Scaling Down: The Python Libraries You Need to Compress and Analyze the PUMS Dataset

Kae Suarez and Marlene Mhangami

person running infront of white building
note icon
TL;DR
you can import 14GB of CSV into Parquet blindly, but we can do better.

The Dataset: What is PUMS?

The PUMS (Public Use Microdata Sample) census dataset is a detailed collection of information on a sample of the population, including demographic, housing, and economic characteristics. It is collected by the U.S. Census Bureau as part of the decennial census and is made available to the public for research and analysis. However, due to its large size, analyzing the PUMS dataset is difficult. Today, we will show you how it is possible to wrangle it with just a couple of tools.

What do we want to do?

The dataset is useful for a wide range of stakeholders, including researchers, policymakers, and businesses, as it provides a detailed picture of the population which can inform decision-making and policy-making. Today, we’ll explore one five-year window — the dataset is published regularly with new features and entries, year-by-year. At 3.1 GB compressed, 14 GB uncompressed, and 50GB in memory, almost a hundred files and 200+ columns, wading through it requires a fairly large computer or perhaps access to a cloud-based tool. And after loading the entire dataset, any slicing or dicing can bring most tools to a crawl. This type of tabular data could, of course, be broken down to subsets that are loaded one at a time, but in this article, we will show how a one-time transformation of the entire dataset into a Parquet format can make it compact, fast to use, and portable.

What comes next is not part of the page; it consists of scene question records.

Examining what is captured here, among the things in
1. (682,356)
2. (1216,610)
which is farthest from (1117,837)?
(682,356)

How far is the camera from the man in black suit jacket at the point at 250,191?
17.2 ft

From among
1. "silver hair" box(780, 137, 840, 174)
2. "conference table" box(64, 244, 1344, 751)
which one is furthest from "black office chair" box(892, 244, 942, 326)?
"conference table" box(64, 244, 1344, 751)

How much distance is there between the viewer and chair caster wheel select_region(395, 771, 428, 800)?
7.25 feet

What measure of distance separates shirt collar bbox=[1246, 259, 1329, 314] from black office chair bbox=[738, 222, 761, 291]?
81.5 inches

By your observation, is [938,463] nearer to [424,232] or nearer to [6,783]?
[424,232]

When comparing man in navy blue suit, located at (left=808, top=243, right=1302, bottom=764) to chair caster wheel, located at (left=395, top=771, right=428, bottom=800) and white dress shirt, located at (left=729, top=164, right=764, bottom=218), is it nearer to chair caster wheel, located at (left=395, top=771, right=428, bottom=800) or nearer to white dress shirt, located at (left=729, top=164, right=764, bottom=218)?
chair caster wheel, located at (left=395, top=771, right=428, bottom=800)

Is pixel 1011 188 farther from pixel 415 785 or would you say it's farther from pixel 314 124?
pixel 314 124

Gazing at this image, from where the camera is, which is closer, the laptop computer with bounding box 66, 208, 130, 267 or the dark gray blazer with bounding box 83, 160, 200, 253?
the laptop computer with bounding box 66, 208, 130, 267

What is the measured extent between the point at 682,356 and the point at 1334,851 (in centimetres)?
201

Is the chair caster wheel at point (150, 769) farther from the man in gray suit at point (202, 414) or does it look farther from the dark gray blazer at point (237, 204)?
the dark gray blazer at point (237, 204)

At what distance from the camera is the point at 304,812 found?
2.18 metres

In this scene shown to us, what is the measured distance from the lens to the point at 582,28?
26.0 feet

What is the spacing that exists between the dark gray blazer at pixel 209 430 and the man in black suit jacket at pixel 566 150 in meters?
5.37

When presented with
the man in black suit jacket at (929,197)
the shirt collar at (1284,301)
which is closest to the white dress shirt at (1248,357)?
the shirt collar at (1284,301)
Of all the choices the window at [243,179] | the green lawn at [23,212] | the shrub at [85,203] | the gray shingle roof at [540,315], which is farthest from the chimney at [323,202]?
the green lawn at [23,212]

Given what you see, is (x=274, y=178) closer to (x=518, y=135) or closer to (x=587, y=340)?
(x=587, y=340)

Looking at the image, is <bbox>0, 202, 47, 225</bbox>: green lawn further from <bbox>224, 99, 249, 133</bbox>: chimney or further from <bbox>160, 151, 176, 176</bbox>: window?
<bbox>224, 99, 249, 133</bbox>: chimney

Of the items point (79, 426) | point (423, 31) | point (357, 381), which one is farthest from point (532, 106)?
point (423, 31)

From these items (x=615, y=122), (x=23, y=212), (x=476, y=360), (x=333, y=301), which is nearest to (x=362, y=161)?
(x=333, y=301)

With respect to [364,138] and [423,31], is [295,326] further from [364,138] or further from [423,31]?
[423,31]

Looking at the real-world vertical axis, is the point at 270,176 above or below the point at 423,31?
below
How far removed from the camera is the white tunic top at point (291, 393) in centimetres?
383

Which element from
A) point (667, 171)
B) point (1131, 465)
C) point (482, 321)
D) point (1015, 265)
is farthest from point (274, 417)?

How do we accomplish this? First, we need the data.

Getting the Data

The U.S. Census provides the PUMS data in several ways. You can browse the data right on their website. But after selecting 10 variables (out of 522) we are met with a throttle limit on how much data we can select at a time.

Screenshot of the web interface to download PUMS data showing an error message when only a few columns of data are selected to be downloaded.

But lucky for us, census.gov also provides data via their HTTP and FTP servers. We chose the five-year data from 2020, found here, and downloaded it in CSV format [HTTP link] and FTP link: ftp://ftp.census.gov/programs-surveys/acs/data/pums/2020/5-Year/. From there, use your preferred tool, such as wget or aria2.

From CSV to Parquet


Now that we have the files, we can get to work. The data we just downloaded is in the form of a large set of CSV’s. We’ll transform this group of files to a single Parquet file. Other than Jupyter, we’re going to use Ibis and PyArrow, so make sure to have those installed with your Python package manager of choice before trying this out!

Once on disk, there is some small housekeeping to do before we can use the data. First, it is worthwhile to discard the csv_pus.zip and csv_hus.zip files, as these contain full-US data, with the exception of Puerto Rico — while the remainder of the files contains details on each state, including Puerto Rico. We will use the latter collection.

After unzipping the files, we’ll divide the five-year set into person-focused and housing-focused data. Person data can be identified by the naming pattern psam_p*.csv, while housing data has the pattern psam_h*.csv. From there, you can use globbing to move them where you want them — the example below will work on Mac and Linux.

mkdir housing
mkdir people
mv psam_h* ./housing/
mv psam_p* ./people/

Once this is done, you should now have two directories full of CSV data that make up approximately 14.13 GB.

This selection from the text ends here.